> [Text extract]

══════════

On the other hand, protections for mothers also undermined the pursuit of full gender equality. Throughout Europe, some part of mandatory leave is compulsory for women who are pregnant and give birth. Legislatures imposed restrictions on women’s work, and courts validated them in the name of protecting mothers’ reproductive roles until the 1990s. Maternity protections are perceived by employers as raising the cost of employing women, thereby incentivizing hiring discrimination against women.
In the United States, by contrast, legal feminists were divided after suffrage over woman-protective labor legislation and its compatibility with the ERA. Brandeis wrote his famous defense of woman-protective labor legislation in Muller v. Oregon for Florence Kelley, the social feminist who headed the National Consumers’ League. Kelley opposed the ERA, and Alice Paul, the suffragist author of the 1923 ERA, viewed the special protection of working mothers as a threat to full equality. Many working-class feminists also opposed the ERA on the grounds that it would invalidate hard-fought labor protections for women. HERE leader Myra Wolfgang famously called Betty Friedan “the Chamber of Commerce’s Aunt Tom” for supporting the amendment.

══════════

> [Given instruction 1]
List every person named in the passage on protections for working mothers, leaving out the parties in the court case it cites.
> [Given instruction 2]
Summarize the passage on protections for working mothers in two sentences.
> [Given instruction 3]
Pull out the part of the passage on protections for working mothers from "On the other" up to and including "discrimination against women.".
The listing that comes next is separate material and has no connection to the passage on protections for working mothers.

> [Provided records]
══════════

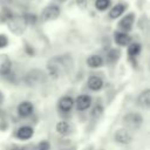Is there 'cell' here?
<instances>
[{
	"instance_id": "cell-16",
	"label": "cell",
	"mask_w": 150,
	"mask_h": 150,
	"mask_svg": "<svg viewBox=\"0 0 150 150\" xmlns=\"http://www.w3.org/2000/svg\"><path fill=\"white\" fill-rule=\"evenodd\" d=\"M115 42L118 46H128L131 42V38L123 32H117L115 33Z\"/></svg>"
},
{
	"instance_id": "cell-2",
	"label": "cell",
	"mask_w": 150,
	"mask_h": 150,
	"mask_svg": "<svg viewBox=\"0 0 150 150\" xmlns=\"http://www.w3.org/2000/svg\"><path fill=\"white\" fill-rule=\"evenodd\" d=\"M122 122L128 128V130L129 129L135 130V129H138L143 124V116L139 112L131 111V112H128V114H125L123 116Z\"/></svg>"
},
{
	"instance_id": "cell-6",
	"label": "cell",
	"mask_w": 150,
	"mask_h": 150,
	"mask_svg": "<svg viewBox=\"0 0 150 150\" xmlns=\"http://www.w3.org/2000/svg\"><path fill=\"white\" fill-rule=\"evenodd\" d=\"M60 15V8L56 6V5H50V6H47L42 13H41V20L42 21H52V20H55L56 18H59Z\"/></svg>"
},
{
	"instance_id": "cell-28",
	"label": "cell",
	"mask_w": 150,
	"mask_h": 150,
	"mask_svg": "<svg viewBox=\"0 0 150 150\" xmlns=\"http://www.w3.org/2000/svg\"><path fill=\"white\" fill-rule=\"evenodd\" d=\"M11 0H0V2H4V4H6V2H9Z\"/></svg>"
},
{
	"instance_id": "cell-11",
	"label": "cell",
	"mask_w": 150,
	"mask_h": 150,
	"mask_svg": "<svg viewBox=\"0 0 150 150\" xmlns=\"http://www.w3.org/2000/svg\"><path fill=\"white\" fill-rule=\"evenodd\" d=\"M33 135H34V129L32 127H29V125H22V127H20L18 129L16 134H15V136L19 139H21V141H27V139L32 138Z\"/></svg>"
},
{
	"instance_id": "cell-8",
	"label": "cell",
	"mask_w": 150,
	"mask_h": 150,
	"mask_svg": "<svg viewBox=\"0 0 150 150\" xmlns=\"http://www.w3.org/2000/svg\"><path fill=\"white\" fill-rule=\"evenodd\" d=\"M16 111H18V115L19 116H21V117H28V116H30L33 114L34 105L29 101H23V102H21L18 105Z\"/></svg>"
},
{
	"instance_id": "cell-7",
	"label": "cell",
	"mask_w": 150,
	"mask_h": 150,
	"mask_svg": "<svg viewBox=\"0 0 150 150\" xmlns=\"http://www.w3.org/2000/svg\"><path fill=\"white\" fill-rule=\"evenodd\" d=\"M74 104H75L77 110L84 111V110H87L91 105V97L89 95H86V94L80 95V96H77L76 101L74 102Z\"/></svg>"
},
{
	"instance_id": "cell-15",
	"label": "cell",
	"mask_w": 150,
	"mask_h": 150,
	"mask_svg": "<svg viewBox=\"0 0 150 150\" xmlns=\"http://www.w3.org/2000/svg\"><path fill=\"white\" fill-rule=\"evenodd\" d=\"M55 130H56L57 134H60L62 136H67L71 132V124L67 121H60V122L56 123Z\"/></svg>"
},
{
	"instance_id": "cell-23",
	"label": "cell",
	"mask_w": 150,
	"mask_h": 150,
	"mask_svg": "<svg viewBox=\"0 0 150 150\" xmlns=\"http://www.w3.org/2000/svg\"><path fill=\"white\" fill-rule=\"evenodd\" d=\"M36 150H50V143L48 141H41L36 145Z\"/></svg>"
},
{
	"instance_id": "cell-4",
	"label": "cell",
	"mask_w": 150,
	"mask_h": 150,
	"mask_svg": "<svg viewBox=\"0 0 150 150\" xmlns=\"http://www.w3.org/2000/svg\"><path fill=\"white\" fill-rule=\"evenodd\" d=\"M27 27V22L25 16H11L8 20V28L12 33L20 35L25 32Z\"/></svg>"
},
{
	"instance_id": "cell-19",
	"label": "cell",
	"mask_w": 150,
	"mask_h": 150,
	"mask_svg": "<svg viewBox=\"0 0 150 150\" xmlns=\"http://www.w3.org/2000/svg\"><path fill=\"white\" fill-rule=\"evenodd\" d=\"M128 46H129V47H128V55H129V57L134 59V57H136V56L141 53L142 46H141L139 43L134 42V43H129Z\"/></svg>"
},
{
	"instance_id": "cell-5",
	"label": "cell",
	"mask_w": 150,
	"mask_h": 150,
	"mask_svg": "<svg viewBox=\"0 0 150 150\" xmlns=\"http://www.w3.org/2000/svg\"><path fill=\"white\" fill-rule=\"evenodd\" d=\"M114 139L116 143L118 144H123V145H127V144H130L132 142V135L131 132L125 129V128H122V129H118L115 131L114 134Z\"/></svg>"
},
{
	"instance_id": "cell-18",
	"label": "cell",
	"mask_w": 150,
	"mask_h": 150,
	"mask_svg": "<svg viewBox=\"0 0 150 150\" xmlns=\"http://www.w3.org/2000/svg\"><path fill=\"white\" fill-rule=\"evenodd\" d=\"M124 11H125V5H123V4H117V5H115V6L111 8V11H110V13H109V16H110L111 19H116V18L121 16Z\"/></svg>"
},
{
	"instance_id": "cell-22",
	"label": "cell",
	"mask_w": 150,
	"mask_h": 150,
	"mask_svg": "<svg viewBox=\"0 0 150 150\" xmlns=\"http://www.w3.org/2000/svg\"><path fill=\"white\" fill-rule=\"evenodd\" d=\"M102 112H103V108L100 105V104H97V105H95L94 108H93V110H91V116L93 117H100L101 115H102Z\"/></svg>"
},
{
	"instance_id": "cell-10",
	"label": "cell",
	"mask_w": 150,
	"mask_h": 150,
	"mask_svg": "<svg viewBox=\"0 0 150 150\" xmlns=\"http://www.w3.org/2000/svg\"><path fill=\"white\" fill-rule=\"evenodd\" d=\"M57 107L60 109V111L62 112H68L73 109L74 107V100L70 96H62L59 102H57Z\"/></svg>"
},
{
	"instance_id": "cell-1",
	"label": "cell",
	"mask_w": 150,
	"mask_h": 150,
	"mask_svg": "<svg viewBox=\"0 0 150 150\" xmlns=\"http://www.w3.org/2000/svg\"><path fill=\"white\" fill-rule=\"evenodd\" d=\"M73 64L74 62H73L71 56L57 55V56L49 59V61L47 62V71L52 77L57 79V77L69 74L73 69Z\"/></svg>"
},
{
	"instance_id": "cell-9",
	"label": "cell",
	"mask_w": 150,
	"mask_h": 150,
	"mask_svg": "<svg viewBox=\"0 0 150 150\" xmlns=\"http://www.w3.org/2000/svg\"><path fill=\"white\" fill-rule=\"evenodd\" d=\"M134 20H135V14L134 13H129L125 16H123L122 20L118 22V28L121 29V32H123V33L129 32L132 27Z\"/></svg>"
},
{
	"instance_id": "cell-25",
	"label": "cell",
	"mask_w": 150,
	"mask_h": 150,
	"mask_svg": "<svg viewBox=\"0 0 150 150\" xmlns=\"http://www.w3.org/2000/svg\"><path fill=\"white\" fill-rule=\"evenodd\" d=\"M26 53H27L28 55L33 56V55H34V49H33L32 47H29V46H26Z\"/></svg>"
},
{
	"instance_id": "cell-20",
	"label": "cell",
	"mask_w": 150,
	"mask_h": 150,
	"mask_svg": "<svg viewBox=\"0 0 150 150\" xmlns=\"http://www.w3.org/2000/svg\"><path fill=\"white\" fill-rule=\"evenodd\" d=\"M120 56H121L120 50L116 49V48H111L107 54V60H108V62L110 64H114L120 60Z\"/></svg>"
},
{
	"instance_id": "cell-13",
	"label": "cell",
	"mask_w": 150,
	"mask_h": 150,
	"mask_svg": "<svg viewBox=\"0 0 150 150\" xmlns=\"http://www.w3.org/2000/svg\"><path fill=\"white\" fill-rule=\"evenodd\" d=\"M12 62L9 57L6 54H0V74L1 75H8L11 73Z\"/></svg>"
},
{
	"instance_id": "cell-17",
	"label": "cell",
	"mask_w": 150,
	"mask_h": 150,
	"mask_svg": "<svg viewBox=\"0 0 150 150\" xmlns=\"http://www.w3.org/2000/svg\"><path fill=\"white\" fill-rule=\"evenodd\" d=\"M87 64L90 68H100L103 64V59H102V56H100L97 54L90 55L87 59Z\"/></svg>"
},
{
	"instance_id": "cell-3",
	"label": "cell",
	"mask_w": 150,
	"mask_h": 150,
	"mask_svg": "<svg viewBox=\"0 0 150 150\" xmlns=\"http://www.w3.org/2000/svg\"><path fill=\"white\" fill-rule=\"evenodd\" d=\"M46 81V74L40 69H32L25 76V82L29 87H35Z\"/></svg>"
},
{
	"instance_id": "cell-21",
	"label": "cell",
	"mask_w": 150,
	"mask_h": 150,
	"mask_svg": "<svg viewBox=\"0 0 150 150\" xmlns=\"http://www.w3.org/2000/svg\"><path fill=\"white\" fill-rule=\"evenodd\" d=\"M110 5V0H96L95 1V7L98 11H104L109 7Z\"/></svg>"
},
{
	"instance_id": "cell-14",
	"label": "cell",
	"mask_w": 150,
	"mask_h": 150,
	"mask_svg": "<svg viewBox=\"0 0 150 150\" xmlns=\"http://www.w3.org/2000/svg\"><path fill=\"white\" fill-rule=\"evenodd\" d=\"M137 104L141 108L148 109L150 107V89H144L137 97Z\"/></svg>"
},
{
	"instance_id": "cell-24",
	"label": "cell",
	"mask_w": 150,
	"mask_h": 150,
	"mask_svg": "<svg viewBox=\"0 0 150 150\" xmlns=\"http://www.w3.org/2000/svg\"><path fill=\"white\" fill-rule=\"evenodd\" d=\"M8 45V39L6 35L0 34V48H5Z\"/></svg>"
},
{
	"instance_id": "cell-12",
	"label": "cell",
	"mask_w": 150,
	"mask_h": 150,
	"mask_svg": "<svg viewBox=\"0 0 150 150\" xmlns=\"http://www.w3.org/2000/svg\"><path fill=\"white\" fill-rule=\"evenodd\" d=\"M87 86L90 90L93 91H98L102 89L103 87V80L100 77V76H96V75H93L88 79L87 81Z\"/></svg>"
},
{
	"instance_id": "cell-27",
	"label": "cell",
	"mask_w": 150,
	"mask_h": 150,
	"mask_svg": "<svg viewBox=\"0 0 150 150\" xmlns=\"http://www.w3.org/2000/svg\"><path fill=\"white\" fill-rule=\"evenodd\" d=\"M2 101H4V96H2V94H1V91H0V104H1Z\"/></svg>"
},
{
	"instance_id": "cell-26",
	"label": "cell",
	"mask_w": 150,
	"mask_h": 150,
	"mask_svg": "<svg viewBox=\"0 0 150 150\" xmlns=\"http://www.w3.org/2000/svg\"><path fill=\"white\" fill-rule=\"evenodd\" d=\"M76 2L80 7H86V5H87V0H76Z\"/></svg>"
}]
</instances>
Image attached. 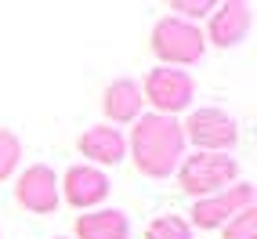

══════════

> [Task output 1]
Brandeis, Florence Kelley, Alice Paul, Myra Wolfgang, Betty Friedan

> [Task output 2]
In Europe, protections for mothers, including compulsory leave and restrictions on women's work that courts upheld until the 1990s, undermined full gender equality, and employers' view that they raise the cost of employing women encourages hiring discrimination. In the United States, legal feminists split after suffrage over whether woman-protective labor legislation was compatible with the ERA: Florence Kelley and many working-class feminists opposed the amendment, while its author, Alice Paul, saw special protection of working mothers as a threat to full equality.

> [Task output 3]
On the other hand, protections for mothers also undermined the pursuit of full gender equality. Throughout Europe, some part of mandatory leave is compulsory for women who are pregnant and give birth. Legislatures imposed restrictions on women’s work, and courts validated them in the name of protecting mothers’ reproductive roles until the 1990s. Maternity protections are perceived by employers as raising the cost of employing women, thereby incentivizing hiring discrimination against women.